**Material shown**
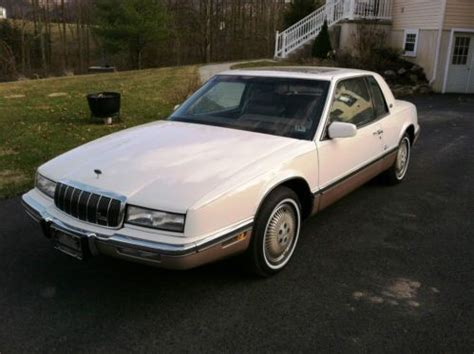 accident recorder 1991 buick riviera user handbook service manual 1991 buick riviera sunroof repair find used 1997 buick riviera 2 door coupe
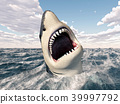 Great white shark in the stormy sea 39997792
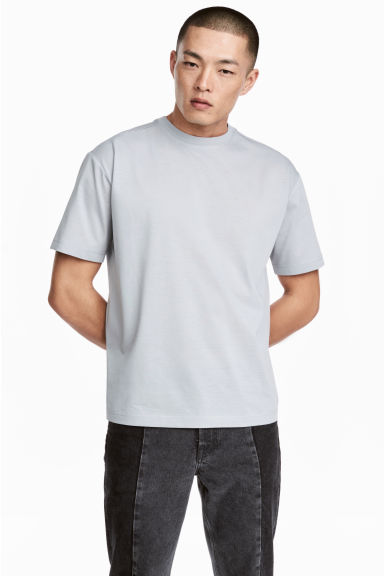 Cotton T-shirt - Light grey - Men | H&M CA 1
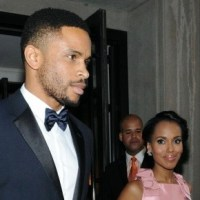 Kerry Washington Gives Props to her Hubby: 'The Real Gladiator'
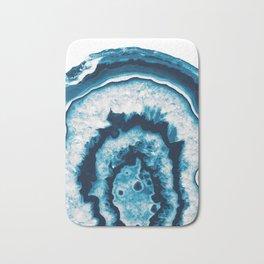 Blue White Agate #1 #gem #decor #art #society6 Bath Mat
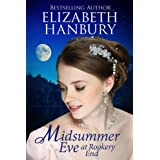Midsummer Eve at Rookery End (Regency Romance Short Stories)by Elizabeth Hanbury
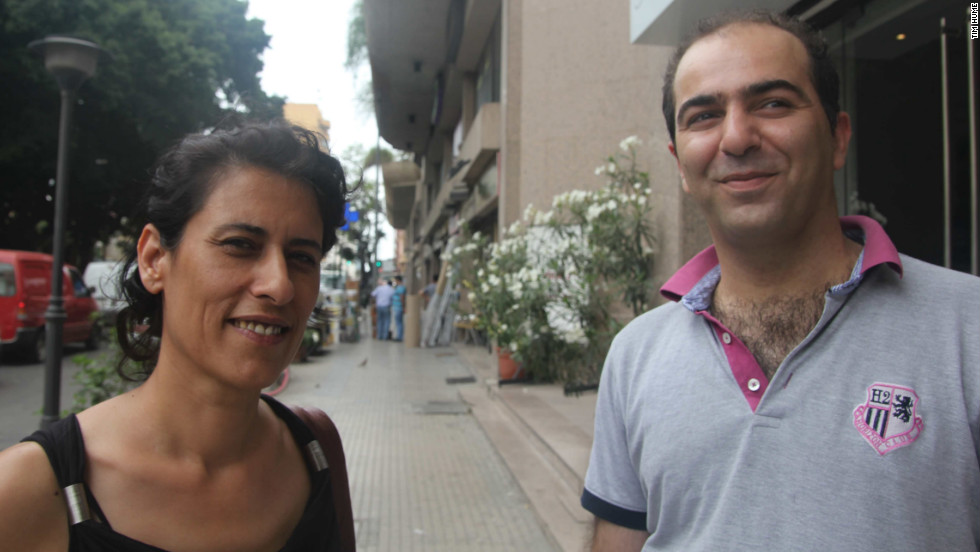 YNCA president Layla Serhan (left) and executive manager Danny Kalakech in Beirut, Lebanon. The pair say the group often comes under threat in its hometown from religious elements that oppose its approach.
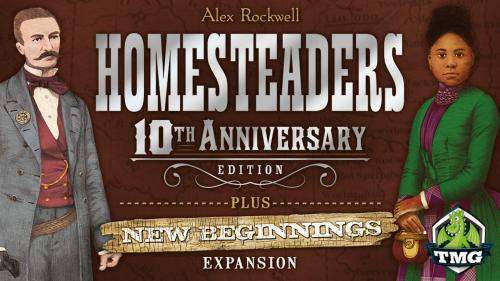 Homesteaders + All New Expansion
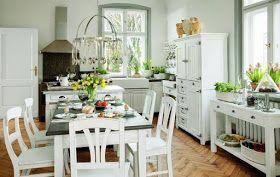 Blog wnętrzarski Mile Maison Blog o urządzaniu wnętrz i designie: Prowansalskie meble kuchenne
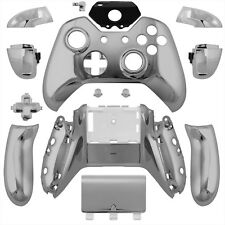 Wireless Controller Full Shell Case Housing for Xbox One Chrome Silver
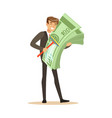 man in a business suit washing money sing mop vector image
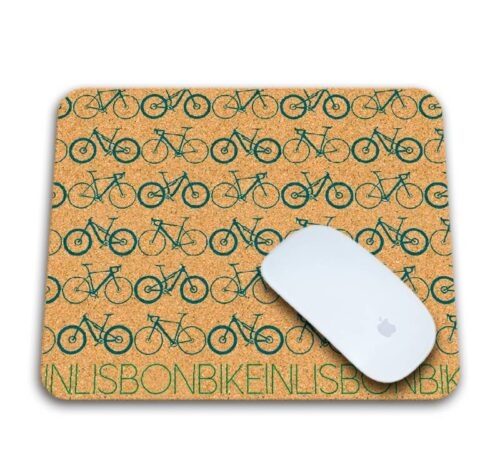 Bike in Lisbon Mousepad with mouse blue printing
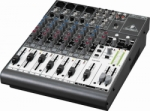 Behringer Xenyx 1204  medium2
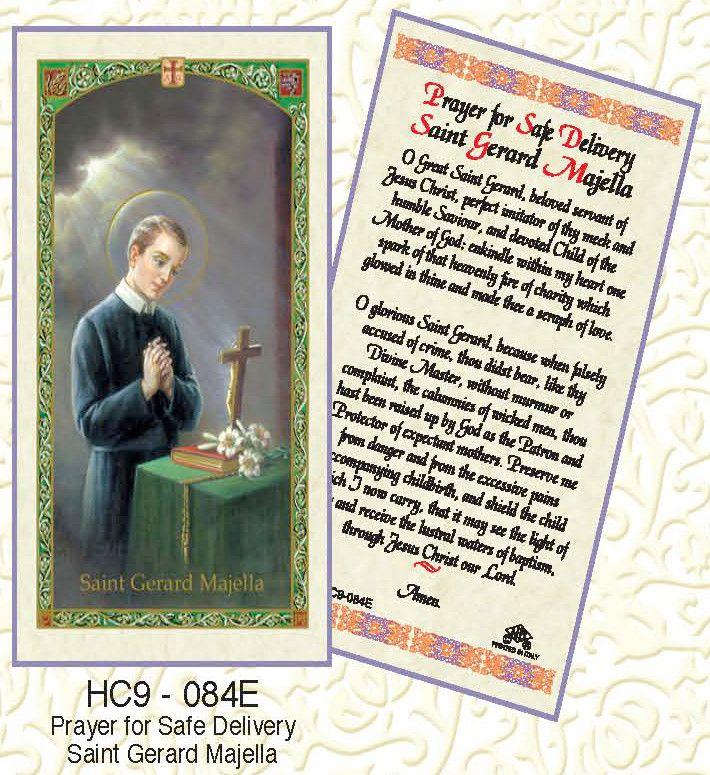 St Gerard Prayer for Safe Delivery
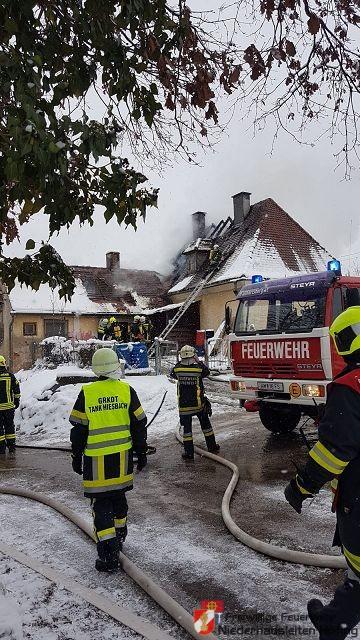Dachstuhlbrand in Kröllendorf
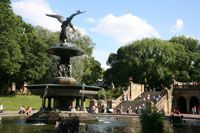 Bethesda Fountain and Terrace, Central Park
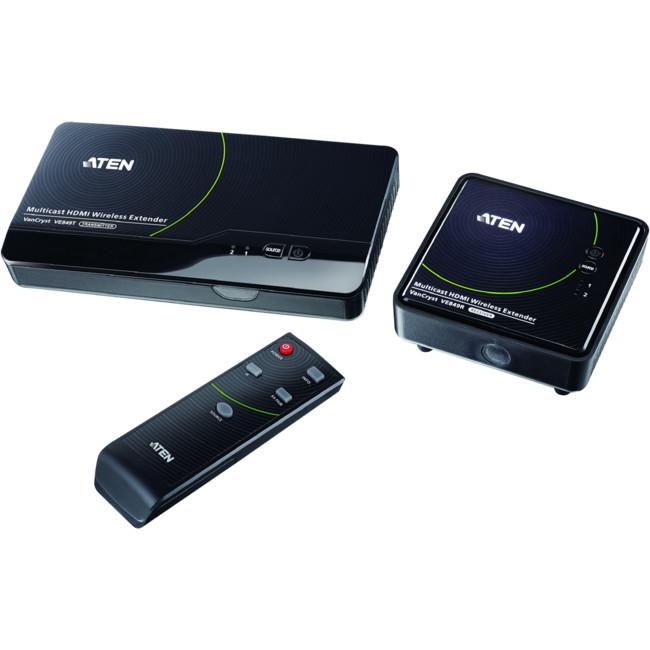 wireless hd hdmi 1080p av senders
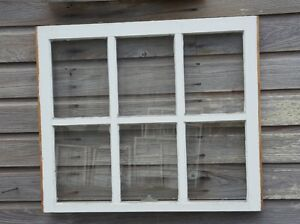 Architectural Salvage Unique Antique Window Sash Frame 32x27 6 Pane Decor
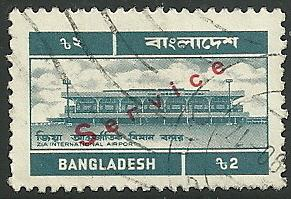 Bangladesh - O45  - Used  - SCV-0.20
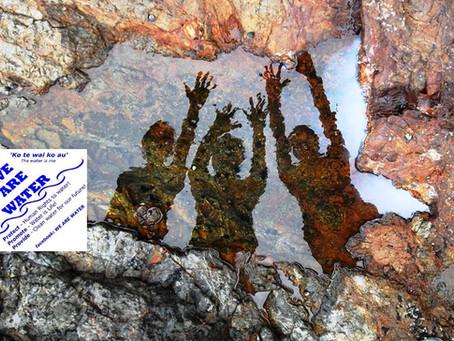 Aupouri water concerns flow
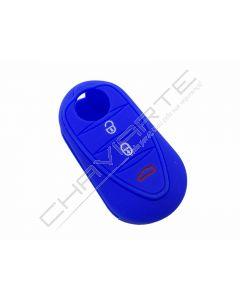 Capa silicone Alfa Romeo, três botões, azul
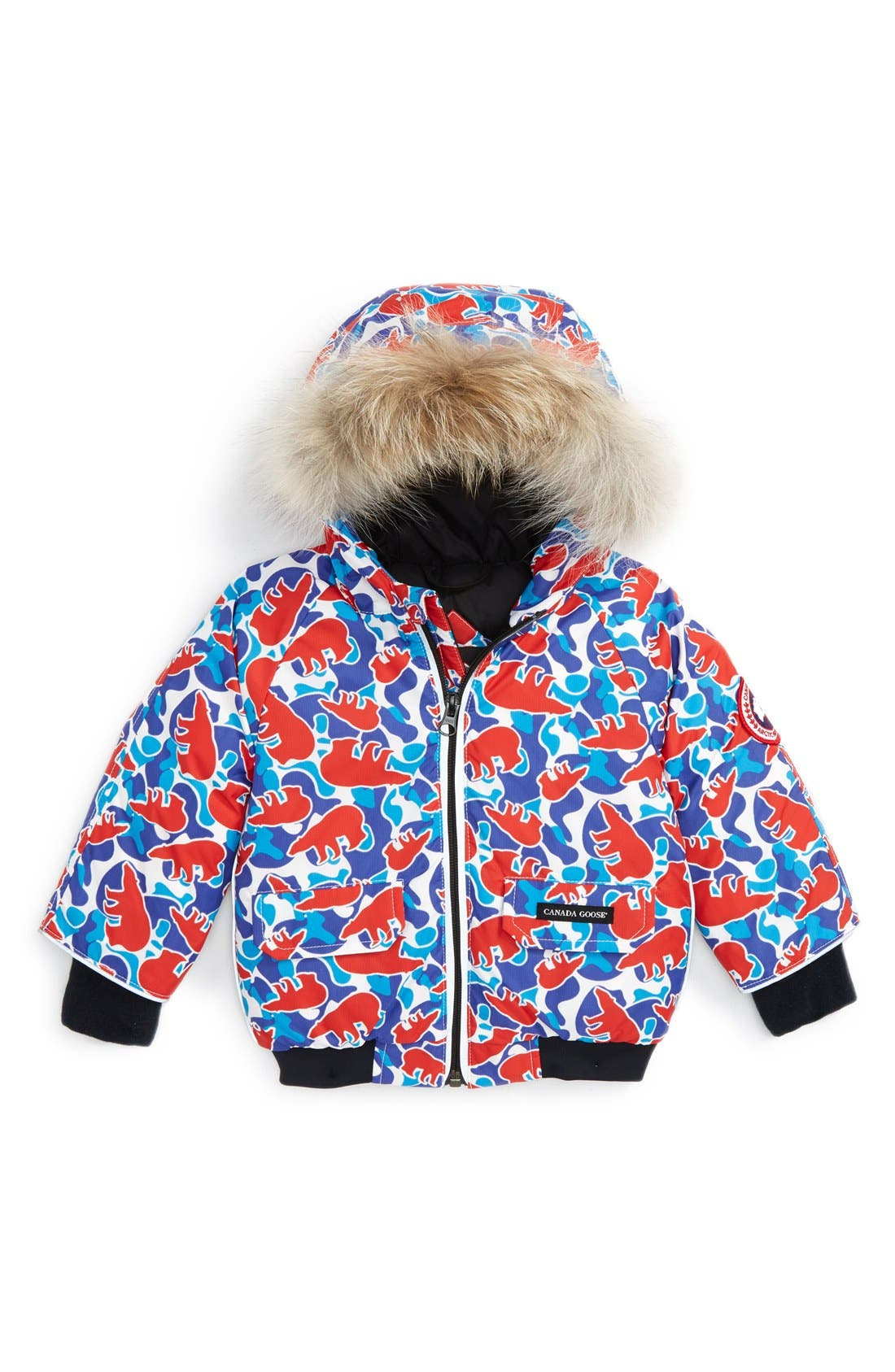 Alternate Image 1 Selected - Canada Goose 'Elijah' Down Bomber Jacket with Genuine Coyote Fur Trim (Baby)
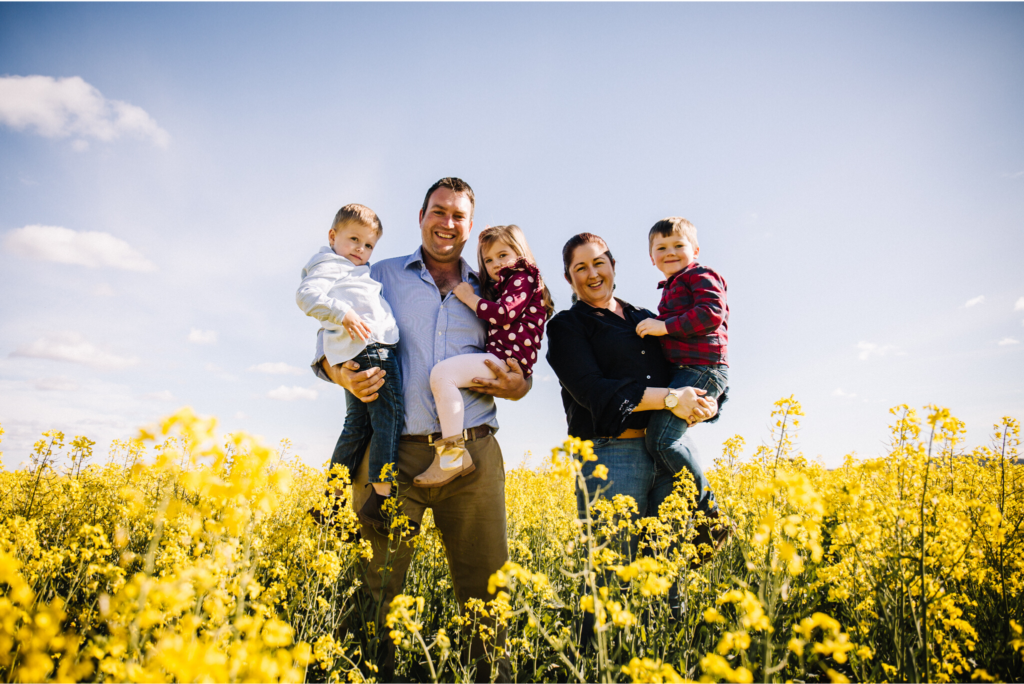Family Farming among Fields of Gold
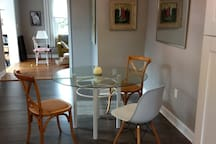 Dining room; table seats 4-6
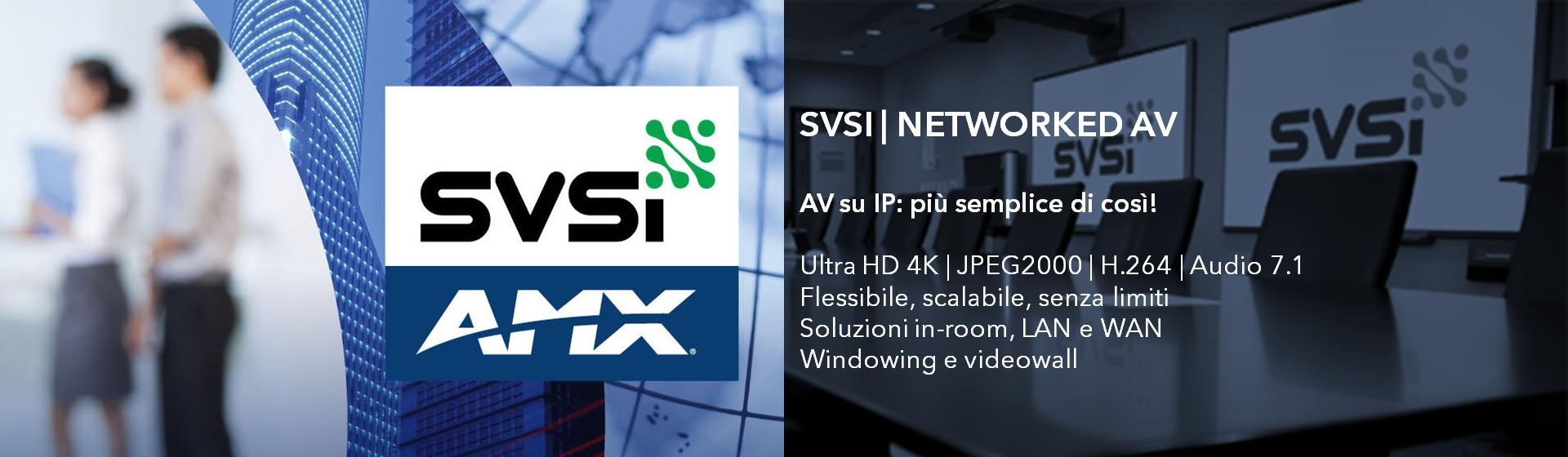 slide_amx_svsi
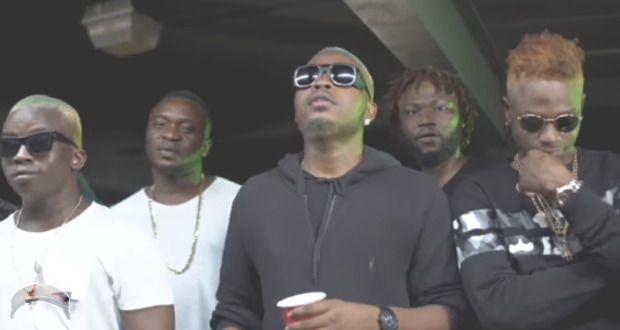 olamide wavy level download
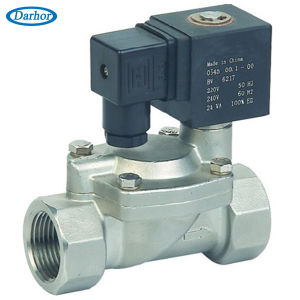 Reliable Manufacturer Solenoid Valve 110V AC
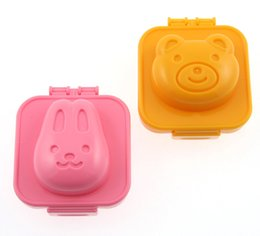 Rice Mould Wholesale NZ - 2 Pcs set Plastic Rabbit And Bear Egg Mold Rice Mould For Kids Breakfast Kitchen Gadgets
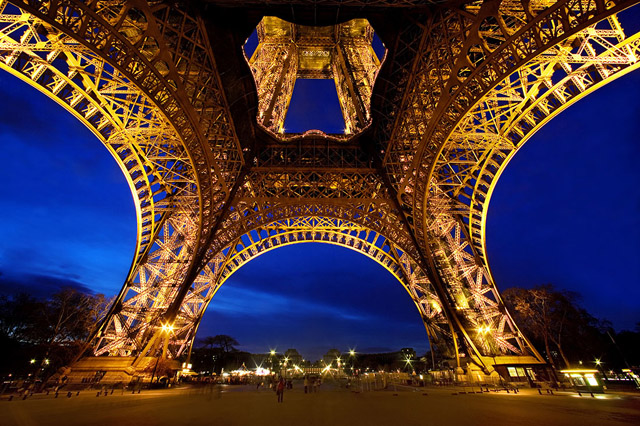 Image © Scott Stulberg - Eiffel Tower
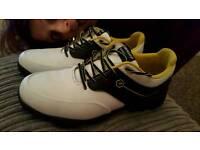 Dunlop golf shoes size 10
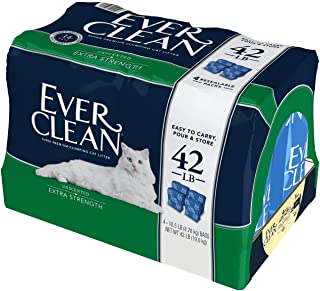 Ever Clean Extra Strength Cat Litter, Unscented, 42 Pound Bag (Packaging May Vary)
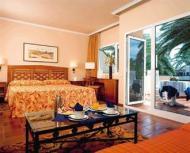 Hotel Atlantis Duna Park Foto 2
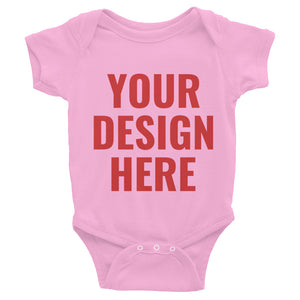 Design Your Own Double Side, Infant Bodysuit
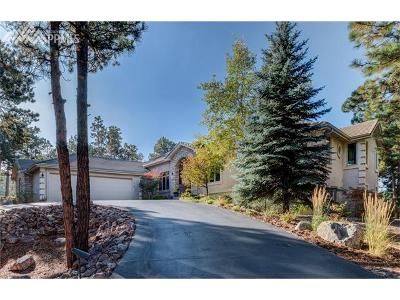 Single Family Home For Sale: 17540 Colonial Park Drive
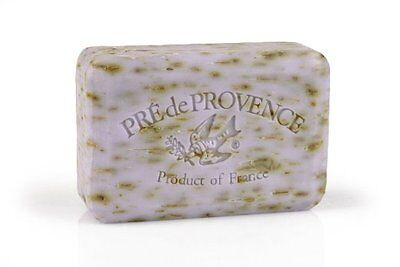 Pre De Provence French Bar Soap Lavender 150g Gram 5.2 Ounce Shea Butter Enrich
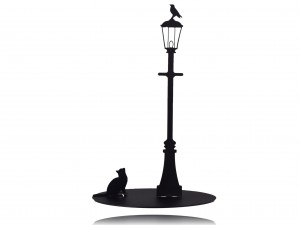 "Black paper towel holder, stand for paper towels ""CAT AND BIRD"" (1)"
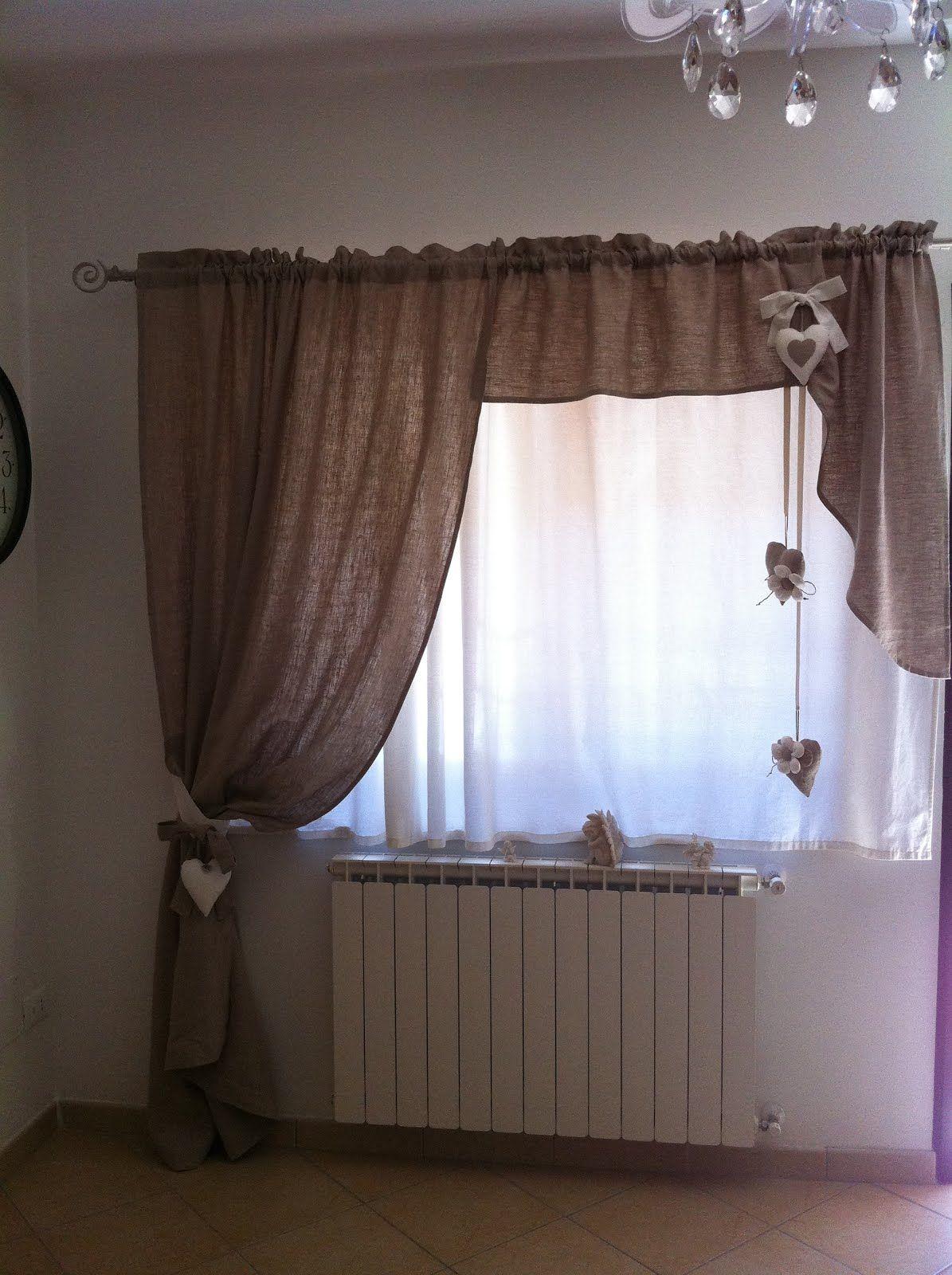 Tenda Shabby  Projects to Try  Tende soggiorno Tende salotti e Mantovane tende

**Try it**
I would like the exact lines from the data above, starting with the one that holds "Wireless Controller Full" and going on through the one that holds "towel holder, stand", without the pictures.

**Your solution**
 Wireless Controller Full Shell Case Housing for Xbox One Chrome Silver
 man in a business suit washing money sing mop vector image
 Bike in Lisbon Mousepad with mouse blue printing
 Behringer Xenyx 1204  medium2
 St Gerard Prayer for Safe Delivery
Dachstuhlbrand in Kröllendorf
 Bethesda Fountain and Terrace, Central Park
 wireless hd hdmi 1080p av senders
 Architectural Salvage Unique Antique Window Sash Frame 32x27 6 Pane Decor
 Bangladesh - O45  - Used  - SCV-0.20
 Aupouri water concerns flow
 Capa silicone Alfa Romeo, três botões, azul
 Alternate Image 1 Selected - Canada Goose 'Elijah' Down Bomber Jacket with Genuine Coyote Fur Trim (Baby)
Family Farming among Fields of Gold
 Dining room; table seats 4-6
 slide_amx_svsi
 olamide wavy level download
 Reliable Manufacturer Solenoid Valve 110V AC
 Rice Mould Wholesale NZ - 2 Pcs set Plastic Rabbit And Bear Egg Mold Rice Mould For Kids Breakfast Kitchen Gadgets
 Image © Scott Stulberg - Eiffel Tower
 Dunlop golf shoes size 10
 Ever Clean Extra Strength Cat Litter, Unscented, 42 Pound Bag (Packaging May Vary)
 Hotel Atlantis Duna Park Foto 2
 Design Your Own Double Side, Infant Bodysuit
 Single Family Home For Sale: 17540 Colonial Park Drive
 Pre De Provence French Bar Soap Lavender 150g Gram 5.2 Ounce Shea Butter Enrich
 "Black paper towel holder, stand for paper towels ""CAT AND BIRD"" (1)"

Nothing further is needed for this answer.